_Instructions to follow_:
In the text on interest-based bargaining, how does William Ury define interests?

_Text shown_:
━━━━━━

One theory behind interest-based bargaining is that parties to a conflict are more likely to agree to a solution that meets one or more of their most important interests. If you’re one of the millions who’ve read William Ury’s work, you know this well, and you know his defintion of interests: The intangible motivations that lead people to take positions – needs, desires, concerns, fears, and aspirations.
I used to remind my mediation grad students that if parties keep saying no to proposed solutions, the solutions either don’t meet an important interest or they don’t see that the solutions do. So it’s pretty pointless (and stepping over the mediator line in a lot of professionals’ books) to convince or manipulate them into agreement in these circumstances and so much more effective to look for solutions that do meet their interests or work to understand where they see the disconnect between the solution and their important interests.
Any of you who’ve read my book know I make the case for using interests to guide our marketing work in much the same way as they guide the work of many mediators. So, the concept above works for your market, too: People are more likely to agree to a service that helps them meet one or more of their most important interests.

━━━━━━

_Recorded data_:
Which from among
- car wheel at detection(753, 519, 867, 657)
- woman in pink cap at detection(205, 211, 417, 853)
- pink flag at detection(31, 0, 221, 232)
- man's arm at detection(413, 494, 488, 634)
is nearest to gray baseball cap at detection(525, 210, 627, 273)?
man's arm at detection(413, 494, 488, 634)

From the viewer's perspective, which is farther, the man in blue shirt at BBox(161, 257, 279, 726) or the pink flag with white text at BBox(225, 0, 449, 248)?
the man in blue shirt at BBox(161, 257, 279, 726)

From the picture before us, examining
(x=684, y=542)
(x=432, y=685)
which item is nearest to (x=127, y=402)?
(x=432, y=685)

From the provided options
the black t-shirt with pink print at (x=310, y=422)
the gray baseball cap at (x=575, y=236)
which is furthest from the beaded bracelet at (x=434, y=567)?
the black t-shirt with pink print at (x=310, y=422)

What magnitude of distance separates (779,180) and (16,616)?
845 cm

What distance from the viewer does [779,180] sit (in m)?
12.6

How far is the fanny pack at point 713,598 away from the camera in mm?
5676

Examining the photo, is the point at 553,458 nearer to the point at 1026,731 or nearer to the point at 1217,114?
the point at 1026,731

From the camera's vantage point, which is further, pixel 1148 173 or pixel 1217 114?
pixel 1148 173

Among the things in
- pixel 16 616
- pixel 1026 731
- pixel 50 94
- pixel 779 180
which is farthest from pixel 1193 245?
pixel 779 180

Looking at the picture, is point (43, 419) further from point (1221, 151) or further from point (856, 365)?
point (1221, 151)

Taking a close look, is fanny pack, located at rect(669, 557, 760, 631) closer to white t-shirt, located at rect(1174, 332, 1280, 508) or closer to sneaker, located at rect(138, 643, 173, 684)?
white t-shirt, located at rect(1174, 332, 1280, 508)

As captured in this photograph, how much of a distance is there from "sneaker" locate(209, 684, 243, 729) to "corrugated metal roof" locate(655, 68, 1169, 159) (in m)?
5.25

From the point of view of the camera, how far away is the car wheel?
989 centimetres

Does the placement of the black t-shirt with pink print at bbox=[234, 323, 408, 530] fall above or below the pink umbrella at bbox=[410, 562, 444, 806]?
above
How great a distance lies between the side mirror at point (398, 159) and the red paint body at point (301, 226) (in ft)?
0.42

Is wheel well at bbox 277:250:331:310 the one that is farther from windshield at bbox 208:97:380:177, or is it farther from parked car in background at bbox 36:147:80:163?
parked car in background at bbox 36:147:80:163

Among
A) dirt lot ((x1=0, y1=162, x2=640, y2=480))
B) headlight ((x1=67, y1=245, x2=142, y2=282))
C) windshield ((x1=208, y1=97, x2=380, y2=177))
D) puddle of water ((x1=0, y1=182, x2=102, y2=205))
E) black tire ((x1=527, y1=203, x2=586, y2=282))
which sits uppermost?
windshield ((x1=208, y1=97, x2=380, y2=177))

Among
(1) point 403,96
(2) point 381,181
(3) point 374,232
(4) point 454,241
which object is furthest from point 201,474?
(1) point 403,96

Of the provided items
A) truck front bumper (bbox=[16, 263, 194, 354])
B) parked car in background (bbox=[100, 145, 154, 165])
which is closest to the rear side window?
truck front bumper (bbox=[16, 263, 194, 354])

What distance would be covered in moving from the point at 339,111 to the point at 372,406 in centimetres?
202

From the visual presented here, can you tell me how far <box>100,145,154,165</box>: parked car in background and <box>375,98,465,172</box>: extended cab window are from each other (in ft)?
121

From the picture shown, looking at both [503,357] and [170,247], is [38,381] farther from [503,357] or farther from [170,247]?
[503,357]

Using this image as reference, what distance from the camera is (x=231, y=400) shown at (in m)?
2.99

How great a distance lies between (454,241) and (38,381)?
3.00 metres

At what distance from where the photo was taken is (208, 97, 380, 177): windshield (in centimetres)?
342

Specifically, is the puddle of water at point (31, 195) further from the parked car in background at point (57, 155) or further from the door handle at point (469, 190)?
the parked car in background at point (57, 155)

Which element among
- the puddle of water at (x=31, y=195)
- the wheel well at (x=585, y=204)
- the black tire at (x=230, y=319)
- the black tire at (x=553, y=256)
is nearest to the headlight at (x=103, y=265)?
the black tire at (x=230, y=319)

━━━━━━

_Response_:
He defines them as the intangible motivations that lead people to take positions: needs, desires, concerns, fears, and aspirations.